What you need to do:
**a)** In the text about Palma de Mallorca, reproduce verbatim everything from "Actually, no beautiful" down to "also founded Palma.".
**b)** Condense the paragraph of the Palma de Mallorca text that begins "In the southwest of the island" into a short bulleted list that keeps its main facts.
**c)** According to the Palma de Mallorca text, why does Palma have a highly creative urban art scene? Answer in one to three sentences.

A couple of weeks ago, I’ve introduced Palma de Mallorca as a beautiful and vibrant city, however, I skipped an essential aspect, namely, the ingenious street art that looks back at a long tradition.
Actually, no beautiful and energetic city is complete without some ingenious and vigorous street art, right?
Palma de Mallorca
In the southwest of the island of Mallorca opens the large bay of Palma. Here used to be the old capital of the former Kingdom of Mallorca and still is the current political and economic center of the entire autonomous region of the Balearic Islands. In 123 BC, the island of Mallorca was occupied by the Romans who then also founded Palma.
Today, more than 400,000 people live in the city. That’s almost half of Mallorca’s entire population. Consequently, Palma has everything a modern and vivid metropolis needs – including a highly creative urban art scene.

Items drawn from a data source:
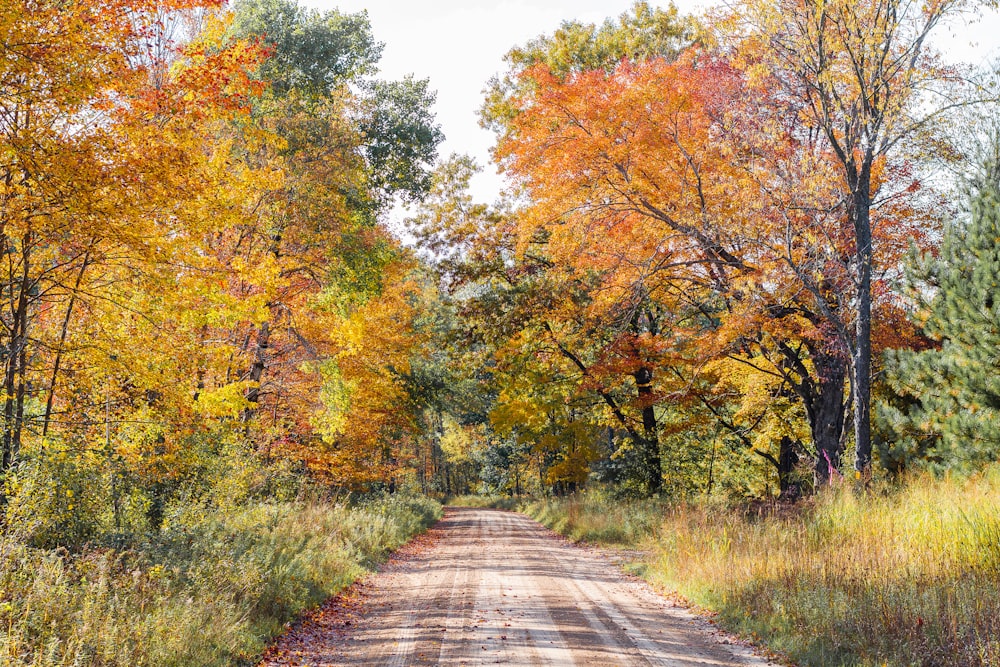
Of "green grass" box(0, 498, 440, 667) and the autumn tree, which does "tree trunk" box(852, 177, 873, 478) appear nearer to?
the autumn tree

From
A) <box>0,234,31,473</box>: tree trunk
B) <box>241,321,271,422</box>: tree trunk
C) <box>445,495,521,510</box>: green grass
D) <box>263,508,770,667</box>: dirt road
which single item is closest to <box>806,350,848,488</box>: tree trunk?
<box>263,508,770,667</box>: dirt road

Expected answers:
**a)**
Actually, no beautiful and energetic city is complete without some ingenious and vigorous street art, right?
Palma de Mallorca
In the southwest of the island of Mallorca opens the large bay of Palma. Here used to be the old capital of the former Kingdom of Mallorca and still is the current political and economic center of the entire autonomous region of the Balearic Islands. In 123 BC, the island of Mallorca was occupied by the Romans who then also founded Palma.

**b)**
- The large bay of Palma opens in the southwest of Mallorca.
- Palma was the old capital of the former Kingdom of Mallorca.
- It is still the political and economic center of the autonomous region of the Balearic Islands.
- The Romans occupied Mallorca in 123 BC and then founded Palma.

**c)** More than 400,000 people live in Palma, almost half of Mallorca's population. Because of this, the city has everything a modern and vivid metropolis needs, and that includes a highly creative urban art scene.